Sure, we know there are no short-cuts in individual major gift work, but it is easy to forget this truism in corporate and foundation grant writing.
Enter a great article by the Philanthropy Journal about writing effective grant proposals. Todd Cohen writes that effective grants require all the normal “stuff,” a clearly written case, a compelling need, strong evidence, and a program that works.
In addition, though, the article emphasizes the relationship with the corporation or foundation. “Instead of a ‘beggar relationship,’ a nonprofit through a grant application should be developing a ‘partnership’.” Effective grants begin when institutions “understand and develop relationships with their funders.”

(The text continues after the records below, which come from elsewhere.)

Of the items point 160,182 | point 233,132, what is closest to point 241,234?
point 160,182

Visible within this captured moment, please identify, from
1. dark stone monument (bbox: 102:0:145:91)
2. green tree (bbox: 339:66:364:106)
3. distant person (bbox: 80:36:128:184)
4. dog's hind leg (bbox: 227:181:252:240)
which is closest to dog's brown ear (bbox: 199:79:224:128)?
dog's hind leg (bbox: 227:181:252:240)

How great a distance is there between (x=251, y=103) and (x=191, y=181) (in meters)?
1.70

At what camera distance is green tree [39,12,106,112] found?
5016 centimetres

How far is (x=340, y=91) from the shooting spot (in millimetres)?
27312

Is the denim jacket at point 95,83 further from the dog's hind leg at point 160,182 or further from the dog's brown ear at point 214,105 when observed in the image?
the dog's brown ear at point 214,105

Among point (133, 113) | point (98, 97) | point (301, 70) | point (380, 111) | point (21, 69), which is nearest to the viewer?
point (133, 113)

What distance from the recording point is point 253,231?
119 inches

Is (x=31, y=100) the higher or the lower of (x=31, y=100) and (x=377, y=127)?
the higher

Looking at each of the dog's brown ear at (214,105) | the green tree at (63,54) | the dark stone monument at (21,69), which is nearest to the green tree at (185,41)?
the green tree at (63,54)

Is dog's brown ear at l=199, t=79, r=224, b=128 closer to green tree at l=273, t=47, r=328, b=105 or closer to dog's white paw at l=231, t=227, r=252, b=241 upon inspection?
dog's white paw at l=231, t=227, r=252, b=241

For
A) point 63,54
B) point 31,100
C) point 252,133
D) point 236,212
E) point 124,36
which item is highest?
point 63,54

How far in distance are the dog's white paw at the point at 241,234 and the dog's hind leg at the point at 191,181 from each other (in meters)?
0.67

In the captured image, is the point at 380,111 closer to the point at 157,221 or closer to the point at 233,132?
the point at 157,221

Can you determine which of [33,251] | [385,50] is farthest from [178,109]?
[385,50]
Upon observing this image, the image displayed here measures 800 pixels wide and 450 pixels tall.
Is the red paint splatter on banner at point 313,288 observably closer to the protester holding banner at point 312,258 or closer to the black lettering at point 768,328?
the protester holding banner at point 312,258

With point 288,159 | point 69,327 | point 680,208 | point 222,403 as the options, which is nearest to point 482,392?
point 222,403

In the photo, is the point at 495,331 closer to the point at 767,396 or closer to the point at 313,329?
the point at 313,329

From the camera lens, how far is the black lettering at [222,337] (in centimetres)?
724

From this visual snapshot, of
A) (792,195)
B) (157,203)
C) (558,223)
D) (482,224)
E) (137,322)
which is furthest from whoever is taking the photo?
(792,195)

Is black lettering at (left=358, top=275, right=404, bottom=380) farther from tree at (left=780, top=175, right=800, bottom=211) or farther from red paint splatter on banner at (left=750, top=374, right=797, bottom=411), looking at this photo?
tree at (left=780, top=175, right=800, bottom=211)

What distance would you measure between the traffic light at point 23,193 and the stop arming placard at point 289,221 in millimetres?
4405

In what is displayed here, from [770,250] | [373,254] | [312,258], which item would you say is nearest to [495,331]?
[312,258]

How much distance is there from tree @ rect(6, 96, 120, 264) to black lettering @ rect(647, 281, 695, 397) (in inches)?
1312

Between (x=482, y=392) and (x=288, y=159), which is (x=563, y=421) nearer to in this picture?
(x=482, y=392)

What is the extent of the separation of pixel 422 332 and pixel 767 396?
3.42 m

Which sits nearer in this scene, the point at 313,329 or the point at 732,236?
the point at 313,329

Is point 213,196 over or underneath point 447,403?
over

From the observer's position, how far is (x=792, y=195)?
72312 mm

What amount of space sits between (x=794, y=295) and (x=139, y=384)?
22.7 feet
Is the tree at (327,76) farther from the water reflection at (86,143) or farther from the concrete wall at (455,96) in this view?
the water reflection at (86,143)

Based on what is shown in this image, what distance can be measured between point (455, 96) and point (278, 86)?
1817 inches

Corporate and foundation relations should never be a ‘numbers game.’ We should not approach this important part of our development program in the same fashion as we do our phonathons. Instead, corporate and foundation relations should be viewed similarly to major gift work. Identify those corporations and foundations with both capacity and interest in our work and then develop relationships with them. Our corporate and foundation relations officers should be out of the office with partners and prospects as much as our major gift officers.
But we typically define the work of the corporate and foundations relations position differently. For instance, what is the aptitude most often identified as being vital to successful corporate and foundation relations? Answer: Grant-writing.
Perhaps we aren’t focused enough on “the important thing.”